### Passage provided

⁂

Balancing automation with playbooks allows analysts to quickly understand additional risks so they can take immediate action to remove and adversary from a network or endpoint.

Measure and Improve Your Process

In writing playbooks, security leaders outline the right processes and procedures for SOC analysts to deal with the alerts they have actually seen. They should also describe the processes the SOC will need carry out to optimally handle any alerts and threats they may someday face. The team should constantly evaluate whether there was a situation it encountered for which the playbook didn’t account.

“This typically takes forms in the shape of ‘improvement’ steps within individual workflows — a place where analysts can note and update on their individual experiences,” Har explained.

If it so happens that an incident is inappropriately escalated, the process managers of the SOC can then go into an iterative process to evaluate what might have been a more valuable use of time for future reference. The playbook authors should take a higher-level view of the threat landscape of the organization while also looking at any new intelligence that may need special handling. For this reason, playbooks may not all be rolled out at the same time.

“This is where new playbooks are introduced to alerts which previously had none defined,” Har said. “This is also where high-level KPIs and metrics the SOC have collected are used as feedback. Where are my analysts spending the most time? Can certain steps be removed, adapted or alternatively automated?”

The idea is to also increase efficiency and time allocation of the resources in the SOC over time, which is usually done at a cadence determined by a higher-level employee in the SOC, be it the manager, director or sometimes even more senior personnel.

Read the Offense

Playbooks are designed to help SOC teams respond to known threats because security breaches are not typically the result of unknown threats. Security breaches most often occur because of unpatched vulnerabilities or other lax security practices, such as failure to perform risk analysis or basic network segmentation, misconfiguration, lack of security tools, and failure to make time for analysts to actually review detected threats.

“For a security team, an unknown threat is not necessarily a new threat or vulnerability that has never been seen before, but any threat that has not been detected by the organization’s own sensors and teams,” Har said.

That said, playbooks can quickly and effectively eliminate any background noise. When relevant threats are identified, they need to be addressed quickly through collaboration between relevant parties and rapid execution of the incident response plan.

Although no playbook is perfect, threat actors are far less likely to bypass a defense with well-defined and tested strategies. For the SOC team, strong defense comes from the ability to properly allocate precious resources, one of which is time.

When senior analysts are able to spend time looking beyond a reactive approach to threat response, they can shift to more proactive threat detection. From the threat hunting process, they can even develop additional threat intelligence-based playbooks to better position the team against unknown threats that the SOC would likely not have known about.

⁂

### Given task a
Reproduce the records verbatim, starting at the line containing "In this provided image, of" and ending at the line containing "which is physically lowest?".

⁂

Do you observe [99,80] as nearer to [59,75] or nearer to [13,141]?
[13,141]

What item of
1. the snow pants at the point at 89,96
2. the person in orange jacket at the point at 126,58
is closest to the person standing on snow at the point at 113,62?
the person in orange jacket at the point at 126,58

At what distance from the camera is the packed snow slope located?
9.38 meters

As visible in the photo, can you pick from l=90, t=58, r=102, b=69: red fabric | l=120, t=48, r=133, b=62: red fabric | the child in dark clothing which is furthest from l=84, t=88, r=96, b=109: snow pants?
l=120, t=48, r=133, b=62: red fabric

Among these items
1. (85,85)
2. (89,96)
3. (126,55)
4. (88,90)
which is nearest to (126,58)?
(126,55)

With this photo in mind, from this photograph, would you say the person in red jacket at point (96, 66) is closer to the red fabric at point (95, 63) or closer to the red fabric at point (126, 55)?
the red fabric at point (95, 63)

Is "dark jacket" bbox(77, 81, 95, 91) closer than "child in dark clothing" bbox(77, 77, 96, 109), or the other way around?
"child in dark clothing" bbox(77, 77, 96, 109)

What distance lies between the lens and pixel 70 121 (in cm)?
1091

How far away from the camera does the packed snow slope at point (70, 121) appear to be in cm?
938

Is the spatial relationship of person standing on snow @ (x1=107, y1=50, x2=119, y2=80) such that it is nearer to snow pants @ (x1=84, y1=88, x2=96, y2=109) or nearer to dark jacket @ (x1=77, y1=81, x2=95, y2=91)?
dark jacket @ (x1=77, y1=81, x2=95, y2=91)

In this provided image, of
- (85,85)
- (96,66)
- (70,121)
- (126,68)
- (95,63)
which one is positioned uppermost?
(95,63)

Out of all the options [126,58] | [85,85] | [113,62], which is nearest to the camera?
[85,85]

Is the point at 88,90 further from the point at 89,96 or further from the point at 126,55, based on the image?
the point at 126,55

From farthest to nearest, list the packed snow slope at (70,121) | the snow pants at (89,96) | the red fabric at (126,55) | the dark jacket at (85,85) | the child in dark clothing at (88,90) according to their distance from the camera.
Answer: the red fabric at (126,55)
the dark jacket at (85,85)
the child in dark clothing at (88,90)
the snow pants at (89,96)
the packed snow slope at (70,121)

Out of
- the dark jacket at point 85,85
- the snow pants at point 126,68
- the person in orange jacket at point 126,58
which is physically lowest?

⁂

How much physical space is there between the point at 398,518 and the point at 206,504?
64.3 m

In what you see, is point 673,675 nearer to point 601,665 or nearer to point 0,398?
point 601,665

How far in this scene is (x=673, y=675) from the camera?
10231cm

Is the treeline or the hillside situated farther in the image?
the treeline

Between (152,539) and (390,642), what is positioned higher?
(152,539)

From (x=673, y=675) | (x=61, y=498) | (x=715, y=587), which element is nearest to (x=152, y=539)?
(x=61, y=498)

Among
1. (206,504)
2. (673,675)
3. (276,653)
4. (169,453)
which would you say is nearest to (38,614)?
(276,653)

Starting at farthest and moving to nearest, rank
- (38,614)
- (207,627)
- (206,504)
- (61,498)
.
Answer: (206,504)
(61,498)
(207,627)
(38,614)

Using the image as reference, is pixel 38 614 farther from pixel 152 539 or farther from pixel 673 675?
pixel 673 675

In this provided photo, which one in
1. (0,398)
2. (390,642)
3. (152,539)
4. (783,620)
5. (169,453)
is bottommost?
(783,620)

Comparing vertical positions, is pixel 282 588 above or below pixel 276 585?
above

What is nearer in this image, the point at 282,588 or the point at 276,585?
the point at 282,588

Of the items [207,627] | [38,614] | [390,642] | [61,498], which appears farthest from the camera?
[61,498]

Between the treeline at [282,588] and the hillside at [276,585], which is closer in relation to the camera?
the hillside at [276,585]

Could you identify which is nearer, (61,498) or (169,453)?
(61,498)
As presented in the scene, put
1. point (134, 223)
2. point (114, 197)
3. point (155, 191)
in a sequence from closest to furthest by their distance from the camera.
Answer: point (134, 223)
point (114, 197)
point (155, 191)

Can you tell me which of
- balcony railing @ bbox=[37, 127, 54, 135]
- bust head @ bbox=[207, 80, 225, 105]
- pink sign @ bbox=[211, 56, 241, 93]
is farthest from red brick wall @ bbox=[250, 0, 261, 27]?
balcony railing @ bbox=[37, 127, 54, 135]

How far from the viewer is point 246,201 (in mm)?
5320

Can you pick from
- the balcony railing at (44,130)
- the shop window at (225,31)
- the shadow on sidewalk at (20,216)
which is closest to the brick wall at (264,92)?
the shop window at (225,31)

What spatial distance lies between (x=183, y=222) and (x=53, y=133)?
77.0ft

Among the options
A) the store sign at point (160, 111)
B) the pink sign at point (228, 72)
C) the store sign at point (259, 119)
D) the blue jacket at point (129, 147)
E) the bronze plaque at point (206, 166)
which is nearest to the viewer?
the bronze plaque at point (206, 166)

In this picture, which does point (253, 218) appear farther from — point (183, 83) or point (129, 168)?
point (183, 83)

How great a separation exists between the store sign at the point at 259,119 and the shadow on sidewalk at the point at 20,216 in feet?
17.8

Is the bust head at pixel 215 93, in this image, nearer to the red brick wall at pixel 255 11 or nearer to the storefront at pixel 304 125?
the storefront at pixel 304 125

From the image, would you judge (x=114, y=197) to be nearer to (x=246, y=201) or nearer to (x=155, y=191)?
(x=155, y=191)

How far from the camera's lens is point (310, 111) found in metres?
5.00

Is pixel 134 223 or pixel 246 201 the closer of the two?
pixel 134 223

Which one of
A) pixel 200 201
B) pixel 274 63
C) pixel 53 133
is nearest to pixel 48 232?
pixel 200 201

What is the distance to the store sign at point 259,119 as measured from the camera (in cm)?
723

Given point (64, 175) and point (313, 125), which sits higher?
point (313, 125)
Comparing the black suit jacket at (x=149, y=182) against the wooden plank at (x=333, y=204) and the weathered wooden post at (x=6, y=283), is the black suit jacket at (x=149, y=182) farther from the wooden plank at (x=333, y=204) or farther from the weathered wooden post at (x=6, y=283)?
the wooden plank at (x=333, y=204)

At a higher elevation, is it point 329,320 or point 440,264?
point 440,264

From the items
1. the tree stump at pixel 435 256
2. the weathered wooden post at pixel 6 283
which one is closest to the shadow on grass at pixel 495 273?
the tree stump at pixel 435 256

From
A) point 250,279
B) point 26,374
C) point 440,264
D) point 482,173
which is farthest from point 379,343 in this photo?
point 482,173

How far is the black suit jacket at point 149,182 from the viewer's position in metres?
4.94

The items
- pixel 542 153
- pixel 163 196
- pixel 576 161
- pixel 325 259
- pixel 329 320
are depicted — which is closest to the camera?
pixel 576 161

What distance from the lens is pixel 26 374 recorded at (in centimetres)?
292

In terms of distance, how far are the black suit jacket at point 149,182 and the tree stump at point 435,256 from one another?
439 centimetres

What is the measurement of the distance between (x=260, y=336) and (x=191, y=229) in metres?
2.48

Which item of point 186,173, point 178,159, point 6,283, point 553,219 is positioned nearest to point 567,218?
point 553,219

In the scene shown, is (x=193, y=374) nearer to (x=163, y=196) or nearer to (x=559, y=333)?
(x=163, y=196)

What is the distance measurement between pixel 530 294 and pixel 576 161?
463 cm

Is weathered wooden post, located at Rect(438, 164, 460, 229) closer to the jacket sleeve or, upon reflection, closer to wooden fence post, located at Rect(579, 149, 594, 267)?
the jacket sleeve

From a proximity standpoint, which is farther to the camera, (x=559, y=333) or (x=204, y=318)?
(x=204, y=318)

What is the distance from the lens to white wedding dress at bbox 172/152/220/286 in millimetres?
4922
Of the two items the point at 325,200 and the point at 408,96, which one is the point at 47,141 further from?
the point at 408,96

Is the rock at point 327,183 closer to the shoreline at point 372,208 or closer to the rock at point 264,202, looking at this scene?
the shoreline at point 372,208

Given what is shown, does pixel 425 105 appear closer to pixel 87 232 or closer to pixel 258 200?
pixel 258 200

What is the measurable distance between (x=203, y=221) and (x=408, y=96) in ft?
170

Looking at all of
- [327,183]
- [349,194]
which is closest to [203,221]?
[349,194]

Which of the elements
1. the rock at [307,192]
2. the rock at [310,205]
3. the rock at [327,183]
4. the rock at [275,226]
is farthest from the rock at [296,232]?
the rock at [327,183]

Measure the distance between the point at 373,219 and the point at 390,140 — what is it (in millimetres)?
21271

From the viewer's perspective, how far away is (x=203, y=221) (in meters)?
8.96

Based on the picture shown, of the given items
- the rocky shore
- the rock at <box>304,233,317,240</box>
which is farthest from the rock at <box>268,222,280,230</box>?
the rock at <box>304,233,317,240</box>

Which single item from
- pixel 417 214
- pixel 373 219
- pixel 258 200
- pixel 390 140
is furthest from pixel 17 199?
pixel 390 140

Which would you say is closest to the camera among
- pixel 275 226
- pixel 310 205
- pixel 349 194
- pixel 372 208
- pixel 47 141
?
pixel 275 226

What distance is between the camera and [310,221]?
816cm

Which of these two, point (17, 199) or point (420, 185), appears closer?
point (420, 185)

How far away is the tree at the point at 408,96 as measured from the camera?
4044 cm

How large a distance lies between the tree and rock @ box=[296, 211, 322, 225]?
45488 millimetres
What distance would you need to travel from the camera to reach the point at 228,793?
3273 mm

⁂

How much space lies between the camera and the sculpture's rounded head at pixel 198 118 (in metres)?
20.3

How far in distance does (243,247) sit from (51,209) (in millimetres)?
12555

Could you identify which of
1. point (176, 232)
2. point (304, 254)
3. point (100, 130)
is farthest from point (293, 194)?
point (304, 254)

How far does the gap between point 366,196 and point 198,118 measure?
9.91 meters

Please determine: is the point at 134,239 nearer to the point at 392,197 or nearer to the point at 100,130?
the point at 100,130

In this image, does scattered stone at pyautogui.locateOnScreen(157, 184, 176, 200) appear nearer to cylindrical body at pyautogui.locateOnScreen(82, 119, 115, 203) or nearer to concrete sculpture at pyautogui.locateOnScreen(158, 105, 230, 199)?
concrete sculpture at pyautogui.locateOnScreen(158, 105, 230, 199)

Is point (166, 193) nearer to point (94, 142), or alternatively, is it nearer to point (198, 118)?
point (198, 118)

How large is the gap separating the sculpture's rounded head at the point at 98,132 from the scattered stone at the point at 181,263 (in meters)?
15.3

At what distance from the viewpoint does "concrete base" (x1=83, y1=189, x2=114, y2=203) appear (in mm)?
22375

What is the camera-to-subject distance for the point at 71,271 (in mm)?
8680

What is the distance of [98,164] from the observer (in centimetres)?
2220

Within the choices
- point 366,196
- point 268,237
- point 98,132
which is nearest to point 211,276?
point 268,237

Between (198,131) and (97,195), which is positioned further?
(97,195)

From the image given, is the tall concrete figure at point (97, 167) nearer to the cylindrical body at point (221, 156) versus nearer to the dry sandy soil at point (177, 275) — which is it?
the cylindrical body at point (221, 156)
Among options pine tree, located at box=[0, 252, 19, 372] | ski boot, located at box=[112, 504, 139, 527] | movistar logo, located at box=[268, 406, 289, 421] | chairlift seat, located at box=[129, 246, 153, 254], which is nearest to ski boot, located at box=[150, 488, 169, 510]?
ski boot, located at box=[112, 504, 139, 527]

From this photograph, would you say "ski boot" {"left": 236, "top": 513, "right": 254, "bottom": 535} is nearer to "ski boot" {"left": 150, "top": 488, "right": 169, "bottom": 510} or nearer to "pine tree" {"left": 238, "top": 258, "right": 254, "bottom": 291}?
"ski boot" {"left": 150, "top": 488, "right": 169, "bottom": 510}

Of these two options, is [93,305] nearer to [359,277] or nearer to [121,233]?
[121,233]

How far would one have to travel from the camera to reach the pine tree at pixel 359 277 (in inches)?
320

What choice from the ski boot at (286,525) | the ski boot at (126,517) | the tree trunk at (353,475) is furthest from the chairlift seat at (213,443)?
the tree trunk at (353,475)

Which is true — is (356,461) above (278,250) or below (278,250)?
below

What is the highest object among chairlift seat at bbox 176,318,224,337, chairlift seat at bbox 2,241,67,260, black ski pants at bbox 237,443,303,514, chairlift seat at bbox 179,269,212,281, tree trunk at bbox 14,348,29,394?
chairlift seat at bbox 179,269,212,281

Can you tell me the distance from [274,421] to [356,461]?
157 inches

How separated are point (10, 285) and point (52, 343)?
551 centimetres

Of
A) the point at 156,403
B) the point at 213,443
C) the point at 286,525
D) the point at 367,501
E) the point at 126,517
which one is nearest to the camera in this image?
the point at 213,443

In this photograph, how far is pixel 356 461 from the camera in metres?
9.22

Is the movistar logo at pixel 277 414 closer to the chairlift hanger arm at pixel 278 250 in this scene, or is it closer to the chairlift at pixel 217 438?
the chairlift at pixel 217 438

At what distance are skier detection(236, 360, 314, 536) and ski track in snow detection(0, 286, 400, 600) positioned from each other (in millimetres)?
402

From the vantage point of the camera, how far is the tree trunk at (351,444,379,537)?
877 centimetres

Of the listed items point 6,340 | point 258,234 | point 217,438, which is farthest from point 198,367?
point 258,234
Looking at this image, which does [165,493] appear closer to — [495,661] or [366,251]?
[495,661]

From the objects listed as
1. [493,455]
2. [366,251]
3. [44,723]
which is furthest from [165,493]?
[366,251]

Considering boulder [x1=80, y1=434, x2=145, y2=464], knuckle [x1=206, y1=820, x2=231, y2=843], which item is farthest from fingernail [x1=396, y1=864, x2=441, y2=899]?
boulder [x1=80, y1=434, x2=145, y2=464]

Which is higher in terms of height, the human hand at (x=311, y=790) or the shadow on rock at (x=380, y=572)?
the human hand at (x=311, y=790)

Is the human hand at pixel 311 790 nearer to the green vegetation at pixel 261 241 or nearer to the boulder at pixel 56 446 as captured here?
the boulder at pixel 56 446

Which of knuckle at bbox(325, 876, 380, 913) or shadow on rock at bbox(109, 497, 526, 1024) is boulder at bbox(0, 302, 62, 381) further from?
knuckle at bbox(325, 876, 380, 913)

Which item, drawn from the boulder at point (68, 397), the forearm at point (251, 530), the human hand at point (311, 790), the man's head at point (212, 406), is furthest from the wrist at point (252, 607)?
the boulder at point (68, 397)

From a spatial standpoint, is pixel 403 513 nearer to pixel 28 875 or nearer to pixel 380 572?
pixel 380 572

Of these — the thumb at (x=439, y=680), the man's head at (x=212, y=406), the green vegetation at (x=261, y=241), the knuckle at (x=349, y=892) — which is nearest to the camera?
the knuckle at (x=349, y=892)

⁂

### Given task b
In the passage on SOC playbooks, who usually determines the cadence for improving efficiency and time allocation of SOC resources?

### Task output a
In this provided image, of
- (85,85)
- (96,66)
- (70,121)
- (126,68)
- (95,63)
which one is positioned uppermost?
(95,63)

Out of all the options [126,58] | [85,85] | [113,62], which is nearest to the camera?
[85,85]

Is the point at 88,90 further from the point at 89,96 or further from the point at 126,55, based on the image?
the point at 126,55

From farthest to nearest, list the packed snow slope at (70,121) | the snow pants at (89,96) | the red fabric at (126,55) | the dark jacket at (85,85) | the child in dark clothing at (88,90) according to their distance from the camera.
Answer: the red fabric at (126,55)
the dark jacket at (85,85)
the child in dark clothing at (88,90)
the snow pants at (89,96)
the packed snow slope at (70,121)

Out of
- the dark jacket at point 85,85
- the snow pants at point 126,68
- the person in orange jacket at point 126,58
which is physically lowest?

### Task output b
A higher-level employee in the SOC: the manager, the director, or sometimes even more senior personnel.